▶ **EXERCISE INSTRUCTIONS**: Write out everything in the passage below on the national anthem at sporting events, from "In America, the" down to "every NASCAR race.".

▶ **GIVEN PASSAGE**:
———

In America, the game doesn't start until the national anthem plays. It's not a mandate, it's just a fact, as culturally ingrained as team colors and touchdown cheers.
The anthem kicks off every NFL, MLB, NBA, MLS and NHL game featuring an American team, and is played before every NASCAR race.
The tradition runs deep, and it's easy to forget it wasn't always this way. It's also easy to forget that, while there are game-day expectations about how we should handle ourselves during the anthem, there's very little actually set in stone.
The national anthem wasn't always played before sporting events ...
Here's a fascinating fact: The national anthem was played at baseball games decades before it was actually the national anthem. There are records of "The Star Spangled Banner" gracing the diamond going back as far as 1897, but the song wasn't adopted as the national anthem until 1931.
Over time, a mix of technology, war, and keeping up appearances kept the song in the sports spotlight. Its first big moment reportedly came in 1918 during the 7th-inning stretch of the World Series.
It's no coincidence that its first surge in popularity came during wartime. Nationalism stoked by World War I meant that people were more affected by the song, and the fact that major league baseball players were being actively drafted meant those who weren't drafted benefited from showing their patriotism . Over time, other sports began adopting the practice.

———

▶ **RECORDS SHOWN**:
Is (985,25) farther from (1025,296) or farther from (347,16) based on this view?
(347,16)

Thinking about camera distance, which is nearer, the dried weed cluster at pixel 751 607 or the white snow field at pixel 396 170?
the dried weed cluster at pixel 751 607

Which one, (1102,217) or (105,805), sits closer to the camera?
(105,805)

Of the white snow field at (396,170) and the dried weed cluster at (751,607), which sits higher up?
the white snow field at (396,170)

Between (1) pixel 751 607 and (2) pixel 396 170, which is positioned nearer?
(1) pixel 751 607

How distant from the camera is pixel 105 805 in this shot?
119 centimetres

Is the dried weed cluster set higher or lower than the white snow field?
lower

———

▶ **THE RESPONSE**:
In America, the game doesn't start until the national anthem plays. It's not a mandate, it's just a fact, as culturally ingrained as team colors and touchdown cheers.
The anthem kicks off every NFL, MLB, NBA, MLS and NHL game featuring an American team, and is played before every NASCAR race.